= List of United States Supreme Court cases, volume 557 =

This is a list of all the United States Supreme Court cases from volume 557 of the United States Reports:

| Case name | Citation | Date decided |
| Polar Tankers v. City of Valdez | 557 U.S. 1 | June 15, 2009 |
The Tonnage Clause of the Constitution forbids a city with a port to levy a property tax on ships using the harbor.
| Nijhawan v. Holder | 557 U.S. 29 | 2009 |
For deportation purposes, fraud is an aggravated felony when the loss to the victims exceeds $10,000, and that refers to the particular circumstances in which an offender committed fraud on a particular occasion. That is, the damages amount is not an element of the crime and does not need to be proven beyond a reasonable doubt.
| District Attorney's Office v. Osborne | 557 U.S. 52 | 2009 |
In pursuing a civil claim under 42 U.S.C. § 1983, a convicted person does not have a constitutional right to post-conviction access to State’s evidence for DNA testing.
| Yeager v. United States | 557 U.S. 110 | 2009 |
Even when there is an apparent inconsistency between a jury's verdict of acquittal on some counts and its failure to return a verdict on other counts, the Double Jeopardy Clause prevents the government from relitigating facts that were necessarily decided by the acquittals in future prosecutions.
| Travelers Indem. Co. v. Bailey | 557 U.S. 137 | 2009 |
A bankruptcy settlement that immunizes a third party from liability based on events relevant to the bankruptcy is enforceable and cannot be challenged after the Bankruptcy Court approves the settlement with those terms.
| Gross v. FBL Financial Services, Inc. | 557 U.S. 167 | 2009 |
A plaintiff must prove, by preponderance of evidence, that age was the "but for" cause of the adverse employment action for an Age Discrimination in Employment Act claim.
| Northwest Austin Municipal Utility District No. 1 v. Holder | 557 U.S. 193 | 2009 |
Section 5 of the Voting Rights Act of 1965 stands, but districts should be better able to "bail out" of it per Section 4(a).
| Forest Grove School District v. T. A. | 557 U.S. 230 | 2009 |
IDEA authorizes reimbursement for private special-education services when a public school fails to provide a FAPE and the private-school placement is appropriate, regardless of whether the child previously received special-education services through the public school.
| Coeur Alaska, Inc. v. Southeast Alaska Conservation Council | 557 U.S. 261 | 2009 |
The Army Corps of Engineers was the appropriate agency to permit the disposal of mine waste material into Lower Slate Lake.
| Melendez-Diaz v. Massachusetts | 557 U.S. 305 | 2009 |
Sworn affidavits are testimonial in nature, violate the Confrontation Clause under Crawford v. Washington (2004), and do not meet the business records exception to the hearsay rule. The requirements of the Confrontation Clause may not be relaxed because they make the prosecution's task burdensome. "Notice and demand" statutes are constitutional.
| Safford Unified School District v. Redding | 557 U.S. 364 | 2009 |
(1) The search of Redding's underwear violated the Fourth Amendment. (2) Petitioners are protected from liability by qualified immunity. (3) The issue of the school district's liability should be addressed on remand.
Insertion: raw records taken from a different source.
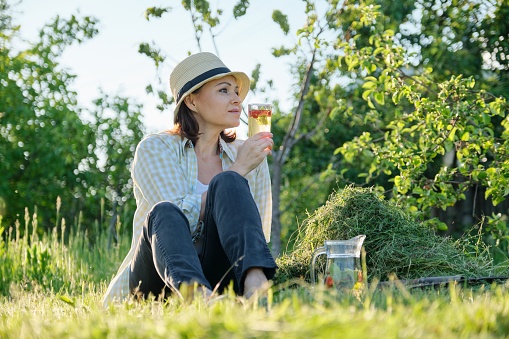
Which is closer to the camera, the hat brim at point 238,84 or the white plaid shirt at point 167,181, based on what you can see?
the white plaid shirt at point 167,181

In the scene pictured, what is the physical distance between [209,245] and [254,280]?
424 mm

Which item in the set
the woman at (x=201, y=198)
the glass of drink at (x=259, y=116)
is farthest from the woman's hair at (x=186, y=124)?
the glass of drink at (x=259, y=116)

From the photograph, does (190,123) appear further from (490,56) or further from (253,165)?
(490,56)

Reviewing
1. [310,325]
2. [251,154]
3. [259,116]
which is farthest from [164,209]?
[310,325]

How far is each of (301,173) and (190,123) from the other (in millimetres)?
6434

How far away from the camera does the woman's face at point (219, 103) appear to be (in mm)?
3537

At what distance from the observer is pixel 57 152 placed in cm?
805

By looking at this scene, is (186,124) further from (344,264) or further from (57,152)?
(57,152)

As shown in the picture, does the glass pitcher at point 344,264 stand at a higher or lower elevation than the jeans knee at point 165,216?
lower

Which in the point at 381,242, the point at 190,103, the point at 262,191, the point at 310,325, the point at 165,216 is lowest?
the point at 310,325

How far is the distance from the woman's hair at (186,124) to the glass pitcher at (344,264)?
1.02m

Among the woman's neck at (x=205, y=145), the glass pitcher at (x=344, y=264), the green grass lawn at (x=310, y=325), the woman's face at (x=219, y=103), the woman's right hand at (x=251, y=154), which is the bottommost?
the green grass lawn at (x=310, y=325)

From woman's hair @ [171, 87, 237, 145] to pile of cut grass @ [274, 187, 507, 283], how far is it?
2.23ft

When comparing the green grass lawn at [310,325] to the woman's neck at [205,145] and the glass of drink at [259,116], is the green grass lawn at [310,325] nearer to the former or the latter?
the glass of drink at [259,116]
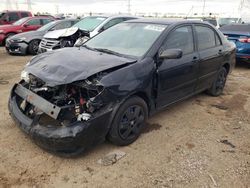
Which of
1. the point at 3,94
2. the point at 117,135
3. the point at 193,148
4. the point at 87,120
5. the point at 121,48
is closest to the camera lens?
the point at 87,120

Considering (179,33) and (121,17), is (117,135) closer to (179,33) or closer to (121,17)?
(179,33)

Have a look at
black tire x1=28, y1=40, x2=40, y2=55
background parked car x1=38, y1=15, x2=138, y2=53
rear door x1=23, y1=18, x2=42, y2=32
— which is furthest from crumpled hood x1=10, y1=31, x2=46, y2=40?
rear door x1=23, y1=18, x2=42, y2=32

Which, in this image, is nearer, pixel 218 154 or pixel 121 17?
pixel 218 154

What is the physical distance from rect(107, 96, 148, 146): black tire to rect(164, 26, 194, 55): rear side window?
1078mm

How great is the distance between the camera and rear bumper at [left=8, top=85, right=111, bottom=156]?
2.99 metres

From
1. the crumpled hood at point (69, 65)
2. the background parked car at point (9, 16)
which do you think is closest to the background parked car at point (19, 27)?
the background parked car at point (9, 16)

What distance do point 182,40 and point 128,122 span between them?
179 centimetres

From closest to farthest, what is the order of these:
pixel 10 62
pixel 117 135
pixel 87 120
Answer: pixel 87 120, pixel 117 135, pixel 10 62

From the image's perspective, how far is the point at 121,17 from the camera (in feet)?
30.9

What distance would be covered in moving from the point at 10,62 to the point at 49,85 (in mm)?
6871

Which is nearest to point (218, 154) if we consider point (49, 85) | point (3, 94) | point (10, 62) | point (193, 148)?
point (193, 148)

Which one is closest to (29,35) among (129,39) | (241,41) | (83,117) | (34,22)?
(34,22)

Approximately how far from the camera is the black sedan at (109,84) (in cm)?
308

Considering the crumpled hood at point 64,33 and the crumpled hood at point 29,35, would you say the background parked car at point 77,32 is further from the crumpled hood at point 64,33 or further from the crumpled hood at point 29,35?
the crumpled hood at point 29,35
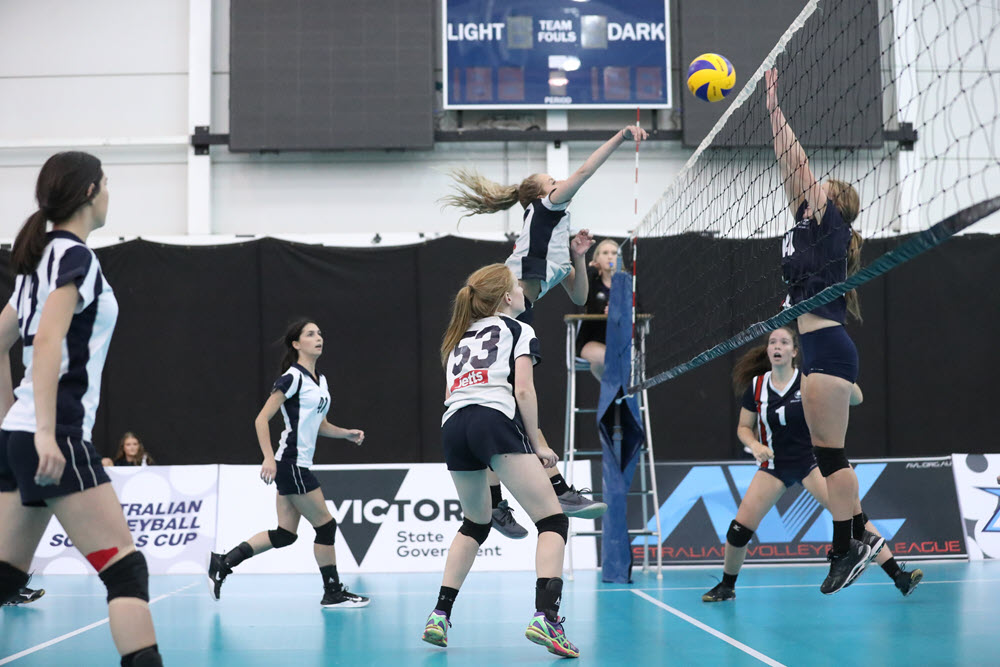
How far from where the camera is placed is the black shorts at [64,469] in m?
2.62

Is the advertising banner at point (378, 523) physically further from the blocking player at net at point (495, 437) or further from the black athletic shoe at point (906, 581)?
the blocking player at net at point (495, 437)

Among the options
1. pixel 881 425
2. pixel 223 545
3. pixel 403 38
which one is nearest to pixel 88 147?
pixel 403 38

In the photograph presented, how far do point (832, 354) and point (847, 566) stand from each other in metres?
0.99

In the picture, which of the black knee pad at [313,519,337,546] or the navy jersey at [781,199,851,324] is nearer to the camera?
the navy jersey at [781,199,851,324]

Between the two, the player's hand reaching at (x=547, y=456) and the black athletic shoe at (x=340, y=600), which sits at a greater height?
the player's hand reaching at (x=547, y=456)

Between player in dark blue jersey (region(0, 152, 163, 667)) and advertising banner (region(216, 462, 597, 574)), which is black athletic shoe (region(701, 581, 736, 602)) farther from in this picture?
player in dark blue jersey (region(0, 152, 163, 667))

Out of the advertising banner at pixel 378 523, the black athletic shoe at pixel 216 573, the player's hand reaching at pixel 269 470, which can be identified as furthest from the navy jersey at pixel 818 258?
the advertising banner at pixel 378 523

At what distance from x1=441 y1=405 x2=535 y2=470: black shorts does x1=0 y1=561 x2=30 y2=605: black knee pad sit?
1.80 m

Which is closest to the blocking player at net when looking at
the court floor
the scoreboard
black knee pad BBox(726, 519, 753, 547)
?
the court floor

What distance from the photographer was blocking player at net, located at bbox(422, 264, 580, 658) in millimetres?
4145

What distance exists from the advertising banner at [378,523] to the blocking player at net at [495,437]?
14.0 ft

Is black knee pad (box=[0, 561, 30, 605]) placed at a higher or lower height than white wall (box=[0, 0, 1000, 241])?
lower

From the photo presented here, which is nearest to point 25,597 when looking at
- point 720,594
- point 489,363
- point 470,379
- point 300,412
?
point 300,412


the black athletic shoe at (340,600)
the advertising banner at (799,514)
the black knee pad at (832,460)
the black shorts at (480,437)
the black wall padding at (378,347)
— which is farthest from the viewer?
the black wall padding at (378,347)
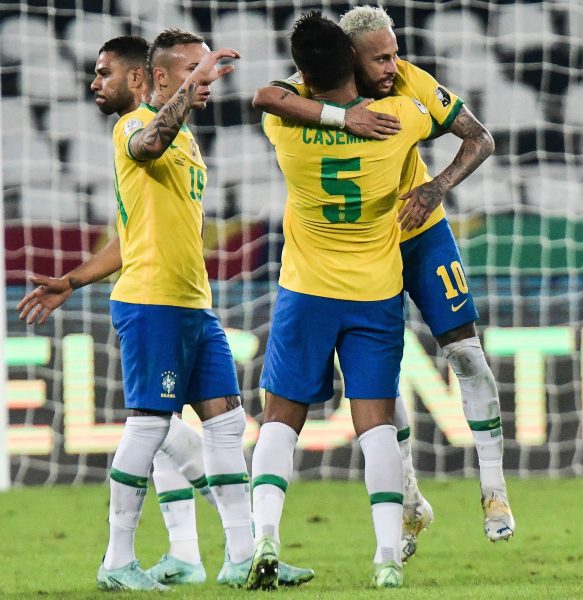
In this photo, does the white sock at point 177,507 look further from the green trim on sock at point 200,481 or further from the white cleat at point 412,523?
the white cleat at point 412,523

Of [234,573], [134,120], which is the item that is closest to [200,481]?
[234,573]

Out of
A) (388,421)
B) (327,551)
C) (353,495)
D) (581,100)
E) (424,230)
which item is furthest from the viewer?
(581,100)

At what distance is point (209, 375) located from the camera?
377 centimetres

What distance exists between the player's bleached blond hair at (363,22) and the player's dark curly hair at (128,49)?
24.3 inches

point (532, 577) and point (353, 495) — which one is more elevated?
point (532, 577)

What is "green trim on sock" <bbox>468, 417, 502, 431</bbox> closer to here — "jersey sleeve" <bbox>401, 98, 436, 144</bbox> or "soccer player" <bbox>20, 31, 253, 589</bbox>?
"soccer player" <bbox>20, 31, 253, 589</bbox>

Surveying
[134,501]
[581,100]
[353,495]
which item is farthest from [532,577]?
[581,100]

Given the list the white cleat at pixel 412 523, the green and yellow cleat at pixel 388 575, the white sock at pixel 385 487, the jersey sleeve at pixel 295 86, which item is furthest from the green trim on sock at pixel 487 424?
the jersey sleeve at pixel 295 86

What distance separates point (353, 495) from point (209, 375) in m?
2.59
| Atlantic Sounding Co. v. Townsend | 557 U.S. 404 | 2009 |
Because punitive damages have long been an accepted remedy under general maritime law, and because neither Miles v. Apex Marine Corp. (1990) nor the Jones Act altered this understanding, punitive damages for the willful and wanton disregard of the maintenance and cure obligation remain available as a matter of general maritime law.
| Horne v. Flores | 557 U.S. 433 | 2009 |
The lower court's interpretation of the Rule 60(b)(5) standard was too strict. Courts should examine four factual and legal areas that may warrant relief for the state: 1) the impact of a new ELL learning program, 2) the impact of No Child Left Behind, 3) the impact of structural and managerial changes in its school system, and 4) the impact of an increased state general education fund.
| Cuomo v. Clearing House Ass'n, L.L.C. | 557 U.S. 519 | 2009 |
12 U.S.C. § 484 and 12 CFR § 7.4000 do not prohibit measures taken by the New York State Attorney General to enforce state fair lending law against national banks. Visitorial powers accorded to the OCC do not preempt state laws regulating banks.
| Ricci v. DeStefano | 557 U.S. 557 | 2009 |
Before an employer can engage in intentional discrimination for the asserted purpose of avoiding or remedying an unintentional, disparate impact, the employer must have a strong basis in evidence to believe that it will be subject to disparate-impact liability if it fails to take the race-conscious, discriminatory action. Because New Haven failed to demonstrate such strong basis in evidence, its action in discarding the tests violated Title VII.